- **Your instructions**: Rewrite the items between the lines holding "Approximately how far" and "25266 millimetres", inclusive, changing "picture-taker" to "photographer" and leaving everything else as it is.

- **The input**:

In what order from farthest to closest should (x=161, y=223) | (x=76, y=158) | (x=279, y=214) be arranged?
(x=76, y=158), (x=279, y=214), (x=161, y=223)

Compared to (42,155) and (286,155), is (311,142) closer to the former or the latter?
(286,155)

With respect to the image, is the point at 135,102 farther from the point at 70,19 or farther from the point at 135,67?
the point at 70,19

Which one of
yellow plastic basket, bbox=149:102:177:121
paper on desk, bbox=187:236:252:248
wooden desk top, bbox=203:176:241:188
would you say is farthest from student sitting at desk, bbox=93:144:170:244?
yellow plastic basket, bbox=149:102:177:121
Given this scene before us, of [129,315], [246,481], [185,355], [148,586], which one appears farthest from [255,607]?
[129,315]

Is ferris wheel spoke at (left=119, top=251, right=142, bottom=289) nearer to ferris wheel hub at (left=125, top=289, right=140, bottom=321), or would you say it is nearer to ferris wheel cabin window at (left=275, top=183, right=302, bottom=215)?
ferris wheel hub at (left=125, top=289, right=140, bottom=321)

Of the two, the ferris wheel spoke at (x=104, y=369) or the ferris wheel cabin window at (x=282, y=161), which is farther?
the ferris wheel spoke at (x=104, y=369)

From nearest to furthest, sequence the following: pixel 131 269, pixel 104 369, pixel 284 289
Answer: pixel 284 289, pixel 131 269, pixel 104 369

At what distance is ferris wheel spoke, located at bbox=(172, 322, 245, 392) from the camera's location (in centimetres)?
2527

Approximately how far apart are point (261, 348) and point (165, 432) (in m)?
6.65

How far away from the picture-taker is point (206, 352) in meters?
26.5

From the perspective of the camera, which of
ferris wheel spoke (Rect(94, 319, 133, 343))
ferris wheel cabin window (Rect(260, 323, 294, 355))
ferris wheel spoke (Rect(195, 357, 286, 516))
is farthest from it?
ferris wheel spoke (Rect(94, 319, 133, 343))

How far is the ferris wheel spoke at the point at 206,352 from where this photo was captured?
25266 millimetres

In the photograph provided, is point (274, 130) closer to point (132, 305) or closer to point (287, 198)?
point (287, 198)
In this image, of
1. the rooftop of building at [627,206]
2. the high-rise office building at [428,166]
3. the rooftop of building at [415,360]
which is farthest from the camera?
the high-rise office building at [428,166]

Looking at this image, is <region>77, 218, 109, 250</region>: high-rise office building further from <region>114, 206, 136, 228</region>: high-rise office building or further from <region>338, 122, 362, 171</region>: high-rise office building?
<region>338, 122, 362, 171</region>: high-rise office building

...

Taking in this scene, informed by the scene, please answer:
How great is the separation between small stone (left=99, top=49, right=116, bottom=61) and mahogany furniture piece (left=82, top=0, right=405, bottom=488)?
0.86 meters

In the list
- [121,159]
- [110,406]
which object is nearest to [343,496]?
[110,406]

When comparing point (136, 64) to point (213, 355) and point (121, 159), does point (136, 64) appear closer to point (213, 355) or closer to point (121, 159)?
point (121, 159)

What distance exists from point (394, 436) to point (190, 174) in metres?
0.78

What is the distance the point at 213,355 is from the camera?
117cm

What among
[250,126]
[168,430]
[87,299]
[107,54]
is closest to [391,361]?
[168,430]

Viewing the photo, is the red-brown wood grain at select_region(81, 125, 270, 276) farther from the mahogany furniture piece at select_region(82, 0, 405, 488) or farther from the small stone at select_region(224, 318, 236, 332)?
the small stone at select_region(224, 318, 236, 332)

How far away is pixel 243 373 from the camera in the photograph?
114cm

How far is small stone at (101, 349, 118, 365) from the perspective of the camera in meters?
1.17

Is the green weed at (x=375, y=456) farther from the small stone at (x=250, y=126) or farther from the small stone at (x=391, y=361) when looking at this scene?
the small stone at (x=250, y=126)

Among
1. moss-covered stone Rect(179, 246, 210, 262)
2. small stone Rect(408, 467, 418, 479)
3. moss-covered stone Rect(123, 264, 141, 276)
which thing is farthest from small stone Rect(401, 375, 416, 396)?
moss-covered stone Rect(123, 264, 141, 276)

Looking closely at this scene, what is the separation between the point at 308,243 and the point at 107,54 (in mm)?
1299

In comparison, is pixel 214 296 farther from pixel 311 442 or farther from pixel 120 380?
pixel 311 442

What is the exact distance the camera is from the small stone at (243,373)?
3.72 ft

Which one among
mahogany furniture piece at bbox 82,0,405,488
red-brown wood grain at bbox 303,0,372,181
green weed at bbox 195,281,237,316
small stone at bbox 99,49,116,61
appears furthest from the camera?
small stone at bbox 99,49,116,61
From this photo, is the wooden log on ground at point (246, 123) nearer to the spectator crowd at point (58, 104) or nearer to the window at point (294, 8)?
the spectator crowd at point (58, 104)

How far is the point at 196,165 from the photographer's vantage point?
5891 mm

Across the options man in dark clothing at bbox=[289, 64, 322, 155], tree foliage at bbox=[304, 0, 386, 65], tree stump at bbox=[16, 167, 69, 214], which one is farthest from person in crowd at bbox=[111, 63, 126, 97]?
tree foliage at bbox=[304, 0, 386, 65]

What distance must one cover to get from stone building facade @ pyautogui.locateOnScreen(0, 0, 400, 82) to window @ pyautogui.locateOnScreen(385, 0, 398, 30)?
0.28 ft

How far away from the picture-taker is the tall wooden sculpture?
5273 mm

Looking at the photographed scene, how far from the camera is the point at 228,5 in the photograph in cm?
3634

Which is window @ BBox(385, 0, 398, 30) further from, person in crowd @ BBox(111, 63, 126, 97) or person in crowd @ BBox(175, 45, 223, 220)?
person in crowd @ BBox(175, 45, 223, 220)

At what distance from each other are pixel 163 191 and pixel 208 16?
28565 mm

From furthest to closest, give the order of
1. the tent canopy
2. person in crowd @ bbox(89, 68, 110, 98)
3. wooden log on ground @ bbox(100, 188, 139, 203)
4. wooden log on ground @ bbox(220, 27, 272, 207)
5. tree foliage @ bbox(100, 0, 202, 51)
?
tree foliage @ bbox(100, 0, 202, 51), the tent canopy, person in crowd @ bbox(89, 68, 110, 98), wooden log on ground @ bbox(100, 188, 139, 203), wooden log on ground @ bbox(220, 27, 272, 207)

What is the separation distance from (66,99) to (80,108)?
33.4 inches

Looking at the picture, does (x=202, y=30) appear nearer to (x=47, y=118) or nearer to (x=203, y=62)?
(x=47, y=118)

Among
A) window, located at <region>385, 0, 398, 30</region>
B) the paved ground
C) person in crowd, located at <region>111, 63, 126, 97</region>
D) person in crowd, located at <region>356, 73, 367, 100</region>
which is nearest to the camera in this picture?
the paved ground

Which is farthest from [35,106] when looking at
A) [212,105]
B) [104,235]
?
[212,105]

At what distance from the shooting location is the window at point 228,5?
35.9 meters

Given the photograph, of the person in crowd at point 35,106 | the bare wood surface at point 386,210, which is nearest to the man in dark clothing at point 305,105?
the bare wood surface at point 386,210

...

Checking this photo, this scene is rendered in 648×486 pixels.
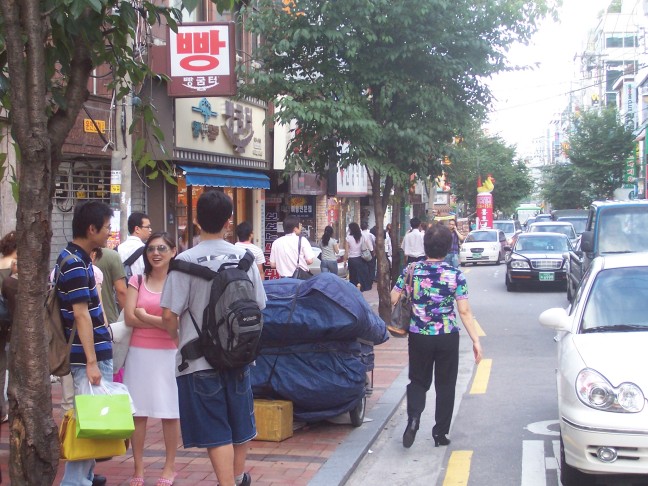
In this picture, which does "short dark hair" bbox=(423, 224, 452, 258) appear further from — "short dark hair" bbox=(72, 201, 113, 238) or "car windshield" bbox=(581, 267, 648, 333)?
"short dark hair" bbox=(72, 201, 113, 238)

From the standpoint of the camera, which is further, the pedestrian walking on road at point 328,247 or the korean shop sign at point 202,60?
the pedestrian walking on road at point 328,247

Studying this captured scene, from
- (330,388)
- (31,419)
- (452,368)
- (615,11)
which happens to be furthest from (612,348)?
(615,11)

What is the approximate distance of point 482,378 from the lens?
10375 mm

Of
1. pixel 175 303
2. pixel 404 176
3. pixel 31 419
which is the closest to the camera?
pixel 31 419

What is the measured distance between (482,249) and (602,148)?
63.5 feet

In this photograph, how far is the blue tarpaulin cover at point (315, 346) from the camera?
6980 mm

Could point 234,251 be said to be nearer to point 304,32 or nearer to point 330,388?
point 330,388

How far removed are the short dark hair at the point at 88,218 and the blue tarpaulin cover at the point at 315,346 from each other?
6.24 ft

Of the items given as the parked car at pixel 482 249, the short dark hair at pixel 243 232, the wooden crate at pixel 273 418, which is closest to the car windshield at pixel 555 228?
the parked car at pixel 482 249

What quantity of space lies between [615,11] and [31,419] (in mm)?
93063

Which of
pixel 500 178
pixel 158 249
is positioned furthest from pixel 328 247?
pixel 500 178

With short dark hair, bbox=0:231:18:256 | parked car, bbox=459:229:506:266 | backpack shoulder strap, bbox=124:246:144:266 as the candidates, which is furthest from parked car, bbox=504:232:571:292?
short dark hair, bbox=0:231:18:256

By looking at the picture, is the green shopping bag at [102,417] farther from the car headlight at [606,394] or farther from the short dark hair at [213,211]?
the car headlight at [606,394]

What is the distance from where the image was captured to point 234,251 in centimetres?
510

- **Task output**:
Approximately how far apart are point (261, 348) and point (165, 432) (in m)?
6.65

How far away from the photographer is point (206, 352) in meters?
26.5

From the perspective of the camera, which of
ferris wheel spoke (Rect(94, 319, 133, 343))
ferris wheel cabin window (Rect(260, 323, 294, 355))
ferris wheel spoke (Rect(195, 357, 286, 516))
is farthest from it?
ferris wheel spoke (Rect(94, 319, 133, 343))

How far is the ferris wheel spoke at the point at 206,352 from where this photo was captured?
25266 millimetres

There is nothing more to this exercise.